On how the district came up with $62 million …
Szczurek: "There was a very extensive public process that included pretty much anybody who wanted to participate. … There was what I would call a wish list created, and it was a whole lot more than $62 (million) for the lakeside. Then the board got together, and said, "We don't feel that we can ask for wishes. We're not in the position to ask for wishes. We need to pare this down to what we feel is really necessary to enhance the kids' education, addressing safety concerns that we have, etc.," so that pared down list became that $62 million list. Does it have to be that high? I suppose not, but we feel that it's really addressing those needs that we have here at the lake."
On what the $62 million will be spent on …

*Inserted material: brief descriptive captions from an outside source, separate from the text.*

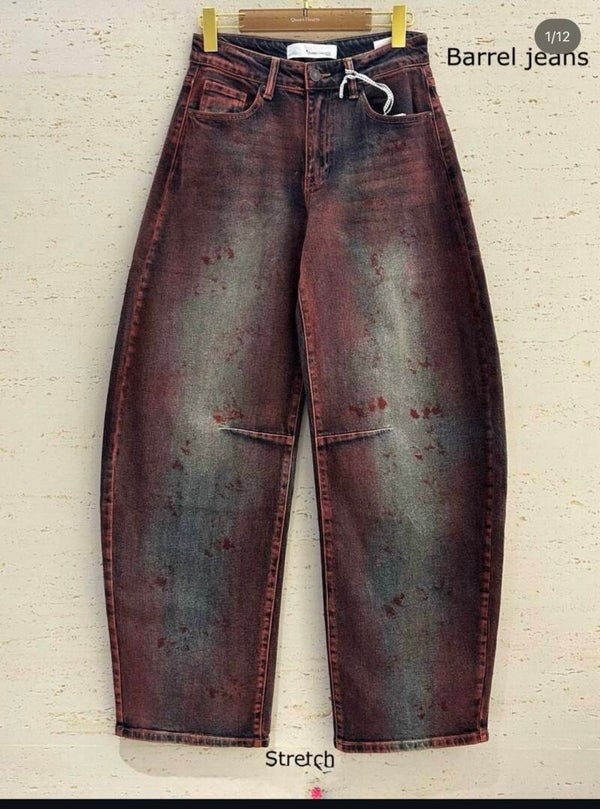 AUTUM JEANS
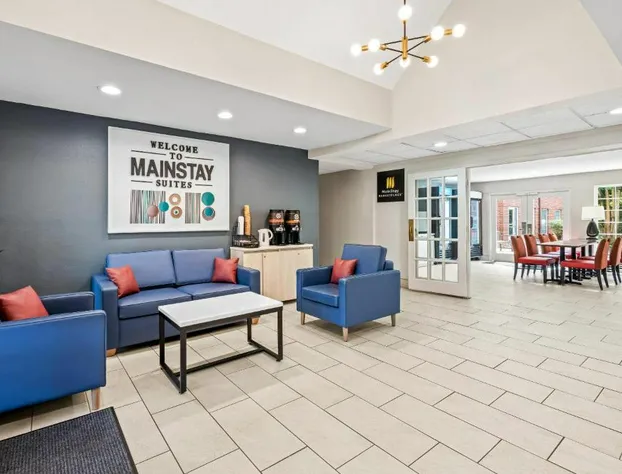 MainStay Suites Raleigh North hotel detail image 4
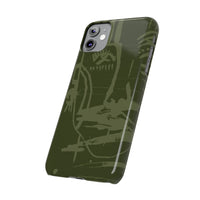 Totem Series | Slim Phone Case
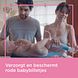 Bepanthen Baby Zalf 100GR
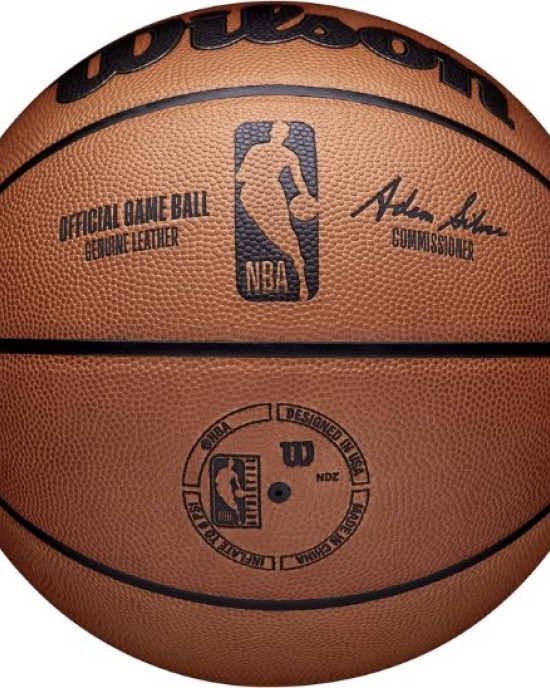 NBA Official Game Basketba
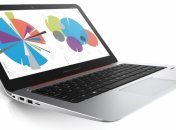 НР выпустила самый легкий и тонкий ноутбук в мире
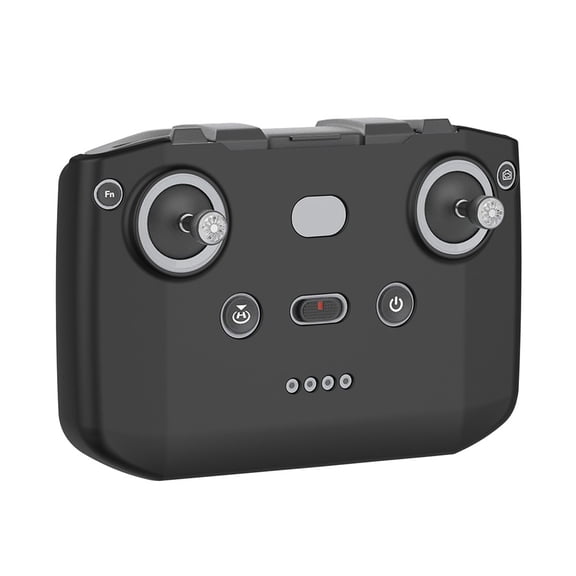 Silicone Case for DJI NEO/Mini 4K/Mini 3 Pro/Mavic 3/Mini 2/AIR 2S Drone RC/RC-N1/N2/N3 Remote Control Protective Cover by YFind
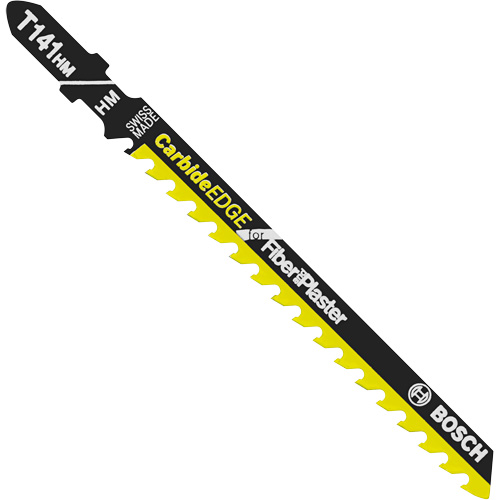 Lame de scie sauteuse, Tige en T Distribution Jean Lapalme
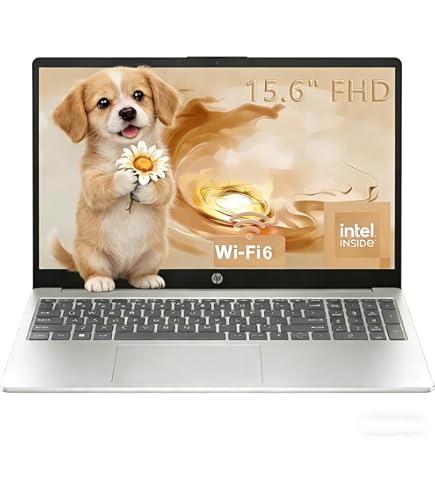 Amazon.com: HP Pavilion 15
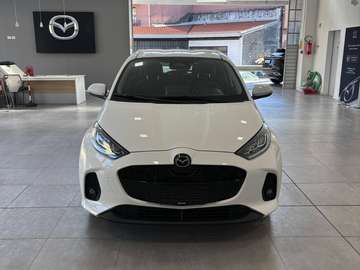 2 IV 2024 1.5 vvt full hybrid electric Exclusive Line e-cvt
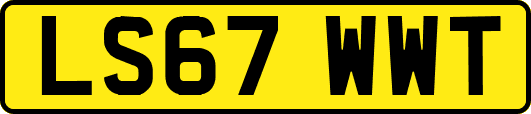 LS67WWT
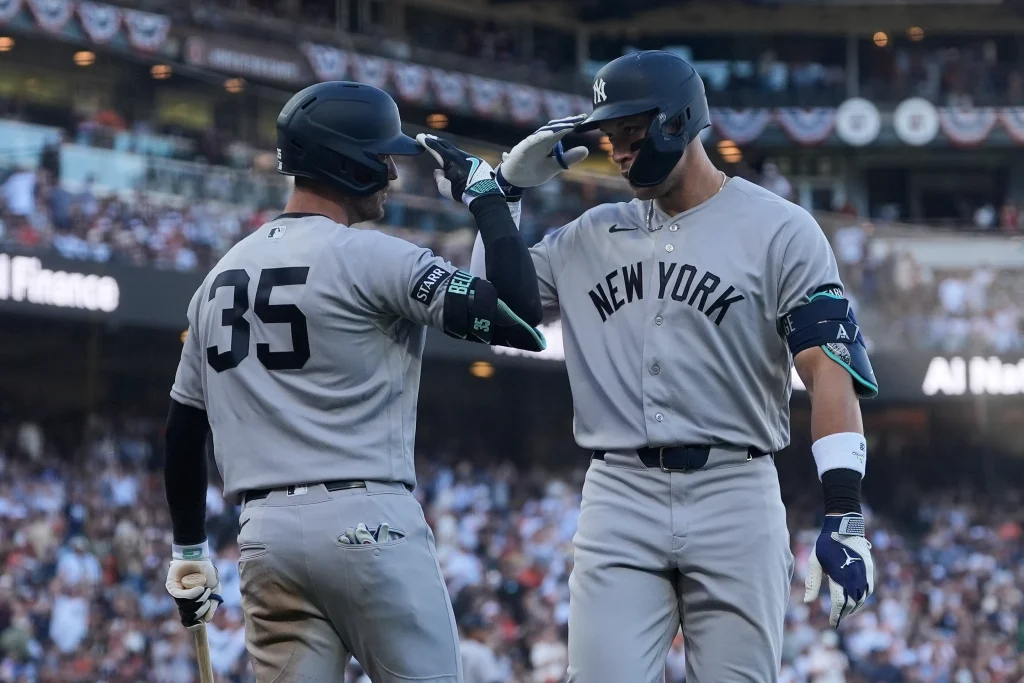 Yankees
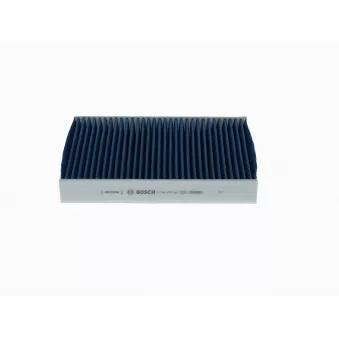 Filtre, air de l'habitacle BOSCH 0 986 628 657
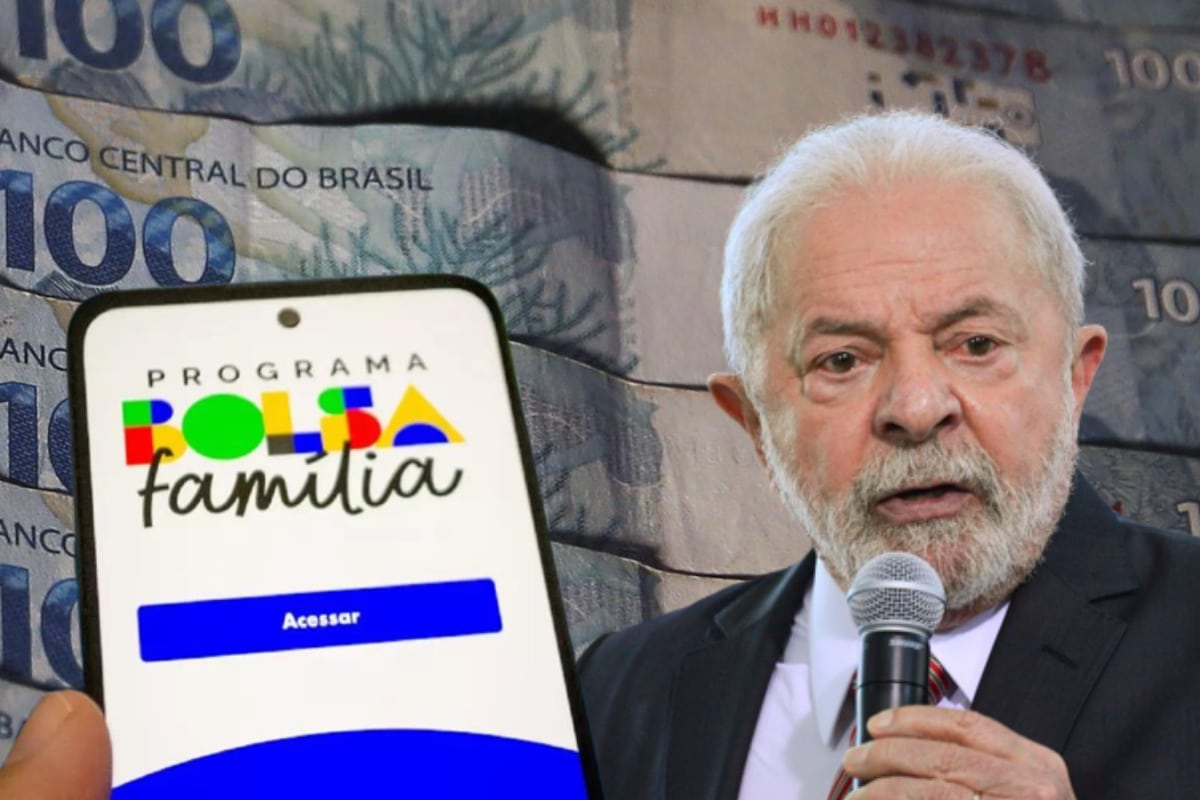 Reajuste Do Bolsa Família Em 2024 é Fake News! Entenda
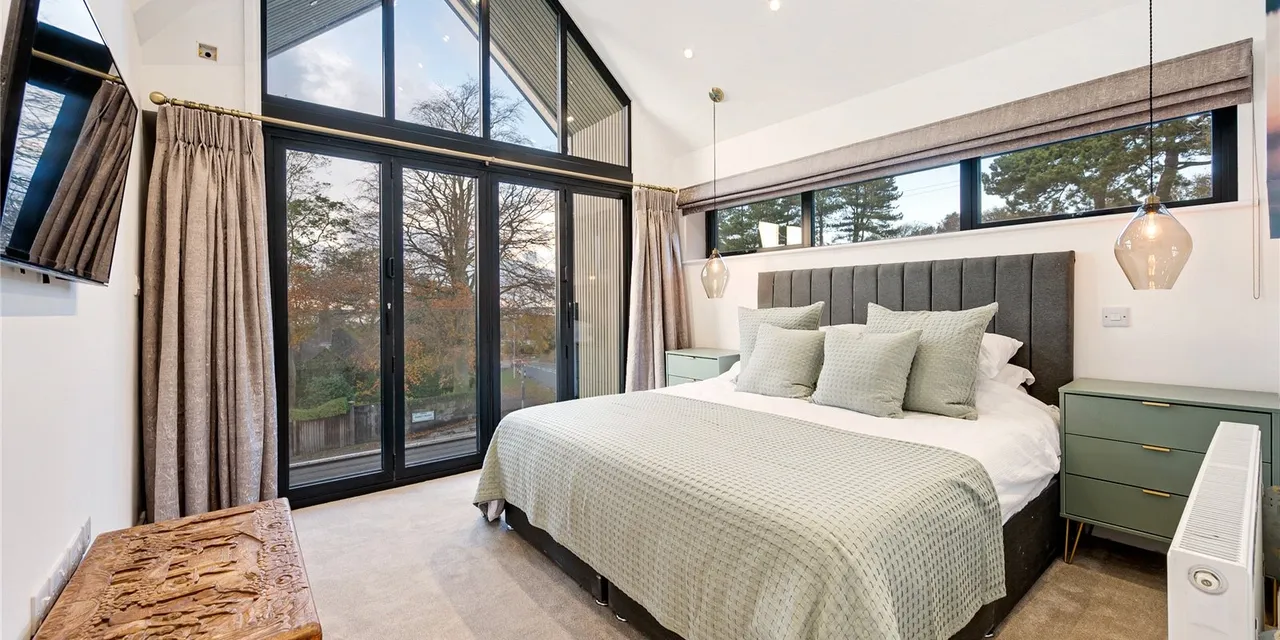 Abbey Road, West Kirby, CH48, photo 15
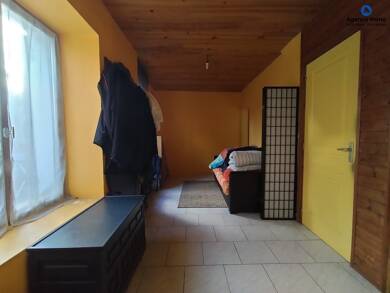 Maison à vendre 59 000 € 7 pièces 3 chambres 105 m² Montval-sur-Loir 72500
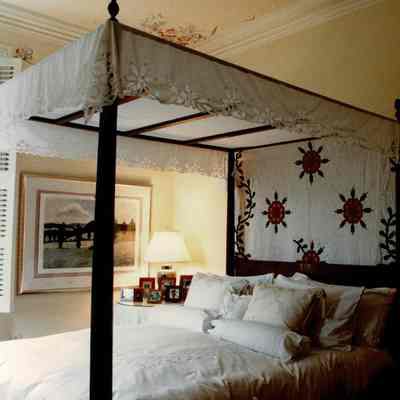 "Romantic Renaissance", Palmer House, 1989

Szczurek: "As I said, we went through that prioritization process, and really what it came out to be was the preponderance of the $62 million will be spent on renovating Tahoe Lake Elementary and Kings Beach Elementary. There will be some fairly significant renovations there. The cool thing with Tahoe Lake is we're going to work really hard to keep those neat parts of Tahoe Lake. … There will be safety issues like the entrances to the schools addressed. There will be kindergarten classrooms that are appropriate for kindergartners to be in — that includes restrooms in the classrooms, a state requirement. There will be circulation for busing addressed in each of those schools. North Tahoe High School and North Tahoe School will also receive some monies, primarily we'll be enhancing the technology."
On accountability measures to ensure money is spent appropriately …
Szczurek: "First of all we put extra accountability right into the resolution, and we actually put brackets around the different types of expenditures. Subsequent to that there's two required audits — one is (on) how we spend the money and the other is are we following what we said we would spend the money on. And we propose a citizens oversight committee, so that would be right in there working with the board to make sure that we're spending the money the way we said we would. I will tell you there is some latitude within the resolution because right now we have rough ideas on these projects."